=== QUOTED PASSAGE ===

○ ○ ○

Re: [PATCH] xfs: fix i_version handling in xfs

Trond Myklebust <trondmy@xxxxxxxxxxxxxxx> · Thu, 18 Aug 2022 04:15:03 +0000

On Thu, 2022-08-18 at 13:37 +1000, Dave Chinner wrote:
> On Thu, Aug 18, 2022 at 01:11:09AM +0000, Trond Myklebust wrote:
> > On Wed, 2022-08-17 at 08:42 +1000, Dave Chinner wrote:
> > > 
> > > In XFS, we've defined the on-disk i_version field to mean
> > > "increments with any persistent inode data or metadata change",
> > > regardless of what the high level applications that use i_version
> > > might actually require.
> > > 
> > > That some network filesystem might only need a subset of the
> > > metadata to be covered by i_version is largely irrelevant - if we
> > > don't cover every persistent inode metadata change with
> > > i_version,
> > > then applications that *need* stuff like atime change
> > > notification
> > > can't be supported.
> > 
> > OK, I'll bite...
> > 
> > What real world application are we talking about here, and why
> > can't it
> > just read both the atime + i_version if it cares?

○ ○ ○

=== GOAL A ===
Give every date and time that appears in the i_version email, including the ones in its quoted lines.
=== GOAL B ===
Answer these questions from the i_version email:
(i) What does Dave Chinner say the on-disk i_version field means in XFS?
(ii) What kind of change notification does he say some applications need?
(iii) What does Trond Myklebust suggest an application could read if it cares?
=== GOAL C ===
Continue the i_version email from where it stops.
The data that follows comes from a separate source.

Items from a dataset
○ ○ ○

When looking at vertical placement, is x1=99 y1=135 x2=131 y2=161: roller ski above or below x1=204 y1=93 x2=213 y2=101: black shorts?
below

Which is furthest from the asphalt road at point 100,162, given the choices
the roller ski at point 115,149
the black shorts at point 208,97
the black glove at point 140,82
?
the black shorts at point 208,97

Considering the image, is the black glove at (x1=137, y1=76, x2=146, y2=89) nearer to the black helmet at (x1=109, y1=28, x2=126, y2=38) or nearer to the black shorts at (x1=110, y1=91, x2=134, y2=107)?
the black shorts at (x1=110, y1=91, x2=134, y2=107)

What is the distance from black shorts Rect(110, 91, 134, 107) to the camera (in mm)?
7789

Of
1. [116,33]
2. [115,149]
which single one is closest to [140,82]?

○ ○ ○

=== TASK RESULT A ===
- Thu, 18 Aug 2022 04:15:03 +0000
- Thu, 2022-08-18 at 13:37 +1000
- Thu, Aug 18, 2022 at 01:11:09AM +0000
- Wed, 2022-08-17 at 08:42 +1000

=== TASK RESULT B ===
(i) It "increments with any persistent inode data or metadata change."
(ii) Notification of atime changes.
(iii) Both the atime and the i_version.

=== TASK RESULT C ===
> 
> The whole point of i_version is that the aplication can skip the
> storage and comparison of individual metadata fields to determine if
> anythign changed. If you're going to store multiple fields and
> compare them all in addition to the change attribute, then what is
> the change attribute actually gaining you?

Information that is not contained in the fields themselves. Such as
metadata about the fact that they were explicitly changed by an
application.

> 
> > The value of the change attribute lies in the fact that it gives
> > you
> > ctime semantics without the time resolution limitation.
> > i.e. if the change attribute has changed, then you know that
> > someone
> > has explicitly modified either the file data or the file metadata
> > (with
> > the emphasis being on the word "explicitly").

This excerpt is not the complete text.